Task instructions: Copy out word for word the lines of the material, starting with the line that contains "As visible in the" and continuing through the final line of the material, both ends included.

[Dataset rows]
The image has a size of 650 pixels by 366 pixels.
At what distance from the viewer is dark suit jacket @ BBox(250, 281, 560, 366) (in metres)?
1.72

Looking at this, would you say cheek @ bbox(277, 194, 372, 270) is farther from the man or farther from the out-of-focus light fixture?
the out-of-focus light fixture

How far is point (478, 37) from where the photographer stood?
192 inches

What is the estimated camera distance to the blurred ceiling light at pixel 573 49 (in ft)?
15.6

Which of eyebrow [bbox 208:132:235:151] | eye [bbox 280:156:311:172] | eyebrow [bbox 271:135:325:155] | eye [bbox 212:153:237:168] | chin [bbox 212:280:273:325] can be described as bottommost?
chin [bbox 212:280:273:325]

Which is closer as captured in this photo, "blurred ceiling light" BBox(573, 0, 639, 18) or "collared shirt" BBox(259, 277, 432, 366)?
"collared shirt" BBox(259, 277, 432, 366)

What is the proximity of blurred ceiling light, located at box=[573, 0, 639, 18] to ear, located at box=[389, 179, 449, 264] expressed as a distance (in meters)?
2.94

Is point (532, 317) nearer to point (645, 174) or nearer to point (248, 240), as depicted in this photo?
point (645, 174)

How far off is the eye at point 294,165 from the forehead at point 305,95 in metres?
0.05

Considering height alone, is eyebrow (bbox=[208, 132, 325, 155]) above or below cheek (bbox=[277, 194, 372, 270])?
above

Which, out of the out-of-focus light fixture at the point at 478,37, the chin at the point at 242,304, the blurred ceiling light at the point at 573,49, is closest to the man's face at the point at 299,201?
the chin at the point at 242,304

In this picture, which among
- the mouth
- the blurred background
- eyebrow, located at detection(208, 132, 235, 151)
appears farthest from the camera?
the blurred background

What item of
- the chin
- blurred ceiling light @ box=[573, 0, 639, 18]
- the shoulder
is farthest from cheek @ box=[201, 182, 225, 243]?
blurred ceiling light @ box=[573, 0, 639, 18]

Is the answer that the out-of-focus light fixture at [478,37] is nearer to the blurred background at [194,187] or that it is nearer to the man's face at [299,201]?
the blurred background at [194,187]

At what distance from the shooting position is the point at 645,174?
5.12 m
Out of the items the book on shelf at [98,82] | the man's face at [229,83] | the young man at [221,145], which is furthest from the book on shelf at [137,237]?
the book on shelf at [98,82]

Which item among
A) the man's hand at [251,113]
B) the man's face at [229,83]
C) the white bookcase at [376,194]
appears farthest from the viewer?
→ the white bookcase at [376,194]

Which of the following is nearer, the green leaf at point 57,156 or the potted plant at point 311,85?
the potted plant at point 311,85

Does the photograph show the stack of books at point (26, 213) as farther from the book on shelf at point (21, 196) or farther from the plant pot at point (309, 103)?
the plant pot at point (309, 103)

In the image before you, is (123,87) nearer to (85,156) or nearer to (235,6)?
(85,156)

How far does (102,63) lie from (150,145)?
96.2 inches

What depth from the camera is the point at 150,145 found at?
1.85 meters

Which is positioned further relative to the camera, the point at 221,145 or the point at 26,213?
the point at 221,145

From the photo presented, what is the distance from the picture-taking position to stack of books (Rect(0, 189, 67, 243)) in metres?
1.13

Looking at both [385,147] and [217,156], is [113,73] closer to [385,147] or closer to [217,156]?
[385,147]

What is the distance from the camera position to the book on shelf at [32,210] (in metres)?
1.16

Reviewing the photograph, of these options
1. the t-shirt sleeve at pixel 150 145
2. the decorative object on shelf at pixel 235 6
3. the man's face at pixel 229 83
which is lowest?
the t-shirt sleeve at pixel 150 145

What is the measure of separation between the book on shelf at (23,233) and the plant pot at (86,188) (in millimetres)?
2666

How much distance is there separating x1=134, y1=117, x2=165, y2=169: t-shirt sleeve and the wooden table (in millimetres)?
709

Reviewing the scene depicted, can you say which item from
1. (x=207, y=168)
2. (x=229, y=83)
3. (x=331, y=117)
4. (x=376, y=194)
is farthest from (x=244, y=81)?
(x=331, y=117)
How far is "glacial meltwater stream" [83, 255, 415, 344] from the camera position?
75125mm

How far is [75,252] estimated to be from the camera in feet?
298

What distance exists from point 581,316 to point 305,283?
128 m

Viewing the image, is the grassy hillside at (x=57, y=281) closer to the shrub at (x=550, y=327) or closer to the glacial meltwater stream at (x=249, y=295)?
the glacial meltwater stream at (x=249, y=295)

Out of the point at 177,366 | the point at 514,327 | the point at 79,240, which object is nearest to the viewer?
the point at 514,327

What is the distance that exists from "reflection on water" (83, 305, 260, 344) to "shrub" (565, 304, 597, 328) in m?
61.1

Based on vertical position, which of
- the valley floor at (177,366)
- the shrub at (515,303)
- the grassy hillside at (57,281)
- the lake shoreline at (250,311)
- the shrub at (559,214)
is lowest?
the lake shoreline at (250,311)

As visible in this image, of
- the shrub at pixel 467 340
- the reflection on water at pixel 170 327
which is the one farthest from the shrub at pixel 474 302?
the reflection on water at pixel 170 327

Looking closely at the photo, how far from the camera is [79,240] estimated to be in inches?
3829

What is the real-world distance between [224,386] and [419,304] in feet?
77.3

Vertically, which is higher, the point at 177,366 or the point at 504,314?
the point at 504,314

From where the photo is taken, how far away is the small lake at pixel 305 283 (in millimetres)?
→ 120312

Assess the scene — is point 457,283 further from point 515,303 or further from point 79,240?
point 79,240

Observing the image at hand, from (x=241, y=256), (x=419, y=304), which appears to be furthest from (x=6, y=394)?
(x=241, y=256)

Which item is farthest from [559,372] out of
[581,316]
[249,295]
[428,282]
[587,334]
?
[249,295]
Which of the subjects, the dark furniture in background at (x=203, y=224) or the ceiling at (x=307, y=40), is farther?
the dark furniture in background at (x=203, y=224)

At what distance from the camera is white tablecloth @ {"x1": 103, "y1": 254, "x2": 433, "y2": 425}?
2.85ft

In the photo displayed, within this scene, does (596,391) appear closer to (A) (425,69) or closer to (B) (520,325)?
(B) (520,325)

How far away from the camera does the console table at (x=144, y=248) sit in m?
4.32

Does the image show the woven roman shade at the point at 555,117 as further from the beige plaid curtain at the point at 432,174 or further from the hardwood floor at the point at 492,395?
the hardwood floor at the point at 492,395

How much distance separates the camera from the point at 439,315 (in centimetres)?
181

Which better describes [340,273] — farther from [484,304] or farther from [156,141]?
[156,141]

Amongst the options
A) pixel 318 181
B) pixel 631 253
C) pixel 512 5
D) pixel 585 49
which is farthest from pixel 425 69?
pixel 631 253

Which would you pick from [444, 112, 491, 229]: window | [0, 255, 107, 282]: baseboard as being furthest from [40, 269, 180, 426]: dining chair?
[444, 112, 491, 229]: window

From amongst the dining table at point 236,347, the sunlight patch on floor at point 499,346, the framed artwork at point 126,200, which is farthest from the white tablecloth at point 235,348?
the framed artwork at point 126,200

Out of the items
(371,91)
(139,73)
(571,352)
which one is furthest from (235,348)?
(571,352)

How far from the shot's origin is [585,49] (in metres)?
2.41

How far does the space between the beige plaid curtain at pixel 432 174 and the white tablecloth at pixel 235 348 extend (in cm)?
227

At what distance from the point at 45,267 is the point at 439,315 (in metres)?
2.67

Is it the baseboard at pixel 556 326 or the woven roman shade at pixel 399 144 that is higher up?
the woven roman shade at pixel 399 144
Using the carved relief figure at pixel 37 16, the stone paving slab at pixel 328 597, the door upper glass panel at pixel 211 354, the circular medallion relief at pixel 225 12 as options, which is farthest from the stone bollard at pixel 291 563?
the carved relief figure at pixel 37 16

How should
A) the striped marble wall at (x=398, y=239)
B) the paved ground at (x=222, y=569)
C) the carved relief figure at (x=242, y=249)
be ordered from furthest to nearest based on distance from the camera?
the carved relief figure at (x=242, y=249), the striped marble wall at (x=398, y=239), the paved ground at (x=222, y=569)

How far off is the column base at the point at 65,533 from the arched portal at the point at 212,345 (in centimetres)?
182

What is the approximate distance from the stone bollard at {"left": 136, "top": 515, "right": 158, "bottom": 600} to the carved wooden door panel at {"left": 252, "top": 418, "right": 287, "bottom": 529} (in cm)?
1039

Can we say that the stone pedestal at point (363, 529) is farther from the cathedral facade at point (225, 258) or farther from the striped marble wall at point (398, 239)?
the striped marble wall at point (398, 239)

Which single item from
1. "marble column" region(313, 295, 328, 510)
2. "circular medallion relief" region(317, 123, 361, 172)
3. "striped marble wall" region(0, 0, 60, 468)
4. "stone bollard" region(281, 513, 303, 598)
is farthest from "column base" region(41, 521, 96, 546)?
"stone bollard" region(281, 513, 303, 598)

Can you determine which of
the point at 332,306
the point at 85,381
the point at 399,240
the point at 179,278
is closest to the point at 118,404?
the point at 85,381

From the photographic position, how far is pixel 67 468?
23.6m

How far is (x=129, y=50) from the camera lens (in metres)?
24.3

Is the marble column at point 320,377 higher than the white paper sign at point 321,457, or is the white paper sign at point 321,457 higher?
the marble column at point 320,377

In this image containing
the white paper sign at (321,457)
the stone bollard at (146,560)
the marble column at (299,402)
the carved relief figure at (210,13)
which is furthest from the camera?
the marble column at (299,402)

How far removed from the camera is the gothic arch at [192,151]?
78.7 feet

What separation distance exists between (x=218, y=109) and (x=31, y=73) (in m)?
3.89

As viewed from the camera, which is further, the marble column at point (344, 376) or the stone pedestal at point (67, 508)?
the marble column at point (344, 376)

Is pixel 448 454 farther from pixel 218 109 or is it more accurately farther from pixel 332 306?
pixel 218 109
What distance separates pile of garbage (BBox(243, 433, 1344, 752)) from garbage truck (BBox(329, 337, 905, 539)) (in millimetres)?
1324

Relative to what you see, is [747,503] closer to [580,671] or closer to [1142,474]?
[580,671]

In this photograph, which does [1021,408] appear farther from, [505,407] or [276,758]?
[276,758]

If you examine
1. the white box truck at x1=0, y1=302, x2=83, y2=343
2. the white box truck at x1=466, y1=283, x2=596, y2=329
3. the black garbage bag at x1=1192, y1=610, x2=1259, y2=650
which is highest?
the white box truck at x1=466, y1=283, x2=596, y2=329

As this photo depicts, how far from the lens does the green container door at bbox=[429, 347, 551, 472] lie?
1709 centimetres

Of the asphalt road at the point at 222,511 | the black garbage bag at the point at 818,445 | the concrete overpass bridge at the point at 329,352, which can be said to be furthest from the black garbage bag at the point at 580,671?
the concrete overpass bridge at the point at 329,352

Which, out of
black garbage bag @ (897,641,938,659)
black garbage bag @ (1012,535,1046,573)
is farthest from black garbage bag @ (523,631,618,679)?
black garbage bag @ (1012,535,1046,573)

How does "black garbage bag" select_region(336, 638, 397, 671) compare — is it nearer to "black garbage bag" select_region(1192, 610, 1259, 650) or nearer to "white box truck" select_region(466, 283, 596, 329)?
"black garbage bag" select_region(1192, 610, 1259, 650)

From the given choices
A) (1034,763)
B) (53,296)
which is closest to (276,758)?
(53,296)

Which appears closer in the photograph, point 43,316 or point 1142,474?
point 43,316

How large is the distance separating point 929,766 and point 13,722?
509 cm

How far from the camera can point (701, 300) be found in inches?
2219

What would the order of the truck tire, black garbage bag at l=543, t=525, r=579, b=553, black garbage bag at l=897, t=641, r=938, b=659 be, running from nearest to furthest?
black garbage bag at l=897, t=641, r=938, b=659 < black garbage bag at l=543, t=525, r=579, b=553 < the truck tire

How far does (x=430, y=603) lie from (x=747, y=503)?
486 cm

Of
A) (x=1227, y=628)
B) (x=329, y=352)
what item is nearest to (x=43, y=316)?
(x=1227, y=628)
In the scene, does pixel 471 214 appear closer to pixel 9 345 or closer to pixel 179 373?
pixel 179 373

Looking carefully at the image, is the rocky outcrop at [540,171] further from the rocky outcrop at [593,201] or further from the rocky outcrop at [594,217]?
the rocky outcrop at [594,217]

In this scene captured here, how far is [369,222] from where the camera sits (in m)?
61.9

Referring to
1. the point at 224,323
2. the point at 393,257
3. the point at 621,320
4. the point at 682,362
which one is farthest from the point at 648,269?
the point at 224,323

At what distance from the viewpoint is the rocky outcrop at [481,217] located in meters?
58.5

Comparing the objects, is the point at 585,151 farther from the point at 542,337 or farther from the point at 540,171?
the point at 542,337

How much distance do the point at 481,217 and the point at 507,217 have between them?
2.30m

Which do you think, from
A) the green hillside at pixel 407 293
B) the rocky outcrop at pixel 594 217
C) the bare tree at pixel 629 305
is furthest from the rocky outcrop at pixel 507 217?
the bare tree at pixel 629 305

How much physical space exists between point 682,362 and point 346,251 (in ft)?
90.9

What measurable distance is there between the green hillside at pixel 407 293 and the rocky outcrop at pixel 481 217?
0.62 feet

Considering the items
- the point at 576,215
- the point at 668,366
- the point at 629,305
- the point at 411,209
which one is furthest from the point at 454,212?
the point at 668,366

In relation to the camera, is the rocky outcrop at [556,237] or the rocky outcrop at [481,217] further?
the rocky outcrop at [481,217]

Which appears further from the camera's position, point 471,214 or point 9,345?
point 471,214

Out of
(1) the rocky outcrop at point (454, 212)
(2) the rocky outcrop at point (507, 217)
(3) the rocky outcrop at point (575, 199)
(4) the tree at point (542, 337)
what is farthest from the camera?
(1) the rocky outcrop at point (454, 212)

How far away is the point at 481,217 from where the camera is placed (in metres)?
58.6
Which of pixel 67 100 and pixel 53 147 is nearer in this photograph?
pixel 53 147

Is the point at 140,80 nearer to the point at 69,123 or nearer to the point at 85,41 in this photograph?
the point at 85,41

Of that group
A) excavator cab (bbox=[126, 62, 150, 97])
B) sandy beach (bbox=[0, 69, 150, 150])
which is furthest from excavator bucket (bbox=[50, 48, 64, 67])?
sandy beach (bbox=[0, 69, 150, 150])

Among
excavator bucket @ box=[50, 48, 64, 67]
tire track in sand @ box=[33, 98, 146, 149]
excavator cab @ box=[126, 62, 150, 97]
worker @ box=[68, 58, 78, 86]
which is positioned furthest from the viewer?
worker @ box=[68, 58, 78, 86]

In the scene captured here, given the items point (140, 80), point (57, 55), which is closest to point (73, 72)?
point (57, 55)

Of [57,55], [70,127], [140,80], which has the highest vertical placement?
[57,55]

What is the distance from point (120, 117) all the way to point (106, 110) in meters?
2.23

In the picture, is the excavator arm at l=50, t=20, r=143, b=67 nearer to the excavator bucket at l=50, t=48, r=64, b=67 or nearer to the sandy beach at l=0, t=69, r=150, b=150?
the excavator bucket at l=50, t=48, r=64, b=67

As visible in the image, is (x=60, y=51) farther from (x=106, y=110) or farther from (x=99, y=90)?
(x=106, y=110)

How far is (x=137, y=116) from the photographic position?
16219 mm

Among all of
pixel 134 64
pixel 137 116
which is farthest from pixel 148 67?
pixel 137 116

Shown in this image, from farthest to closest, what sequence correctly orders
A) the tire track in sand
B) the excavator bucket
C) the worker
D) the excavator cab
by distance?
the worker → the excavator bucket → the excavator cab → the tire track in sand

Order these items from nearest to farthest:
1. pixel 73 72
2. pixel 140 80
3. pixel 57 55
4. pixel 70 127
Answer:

Answer to this task:
As visible in the image, is (x=60, y=51) farther from (x=106, y=110) or farther from (x=99, y=90)?
(x=106, y=110)

How far is (x=137, y=116) from the photographic position?
16219 mm

Among all of
pixel 134 64
pixel 137 116
which is farthest from pixel 148 67?
pixel 137 116

Shown in this image, from farthest to closest, what sequence correctly orders
A) the tire track in sand
B) the excavator bucket
C) the worker
D) the excavator cab
by distance?
the worker → the excavator bucket → the excavator cab → the tire track in sand

Order these items from nearest to farthest:
1. pixel 73 72
2. pixel 140 80
3. pixel 57 55
4. pixel 70 127
Answer:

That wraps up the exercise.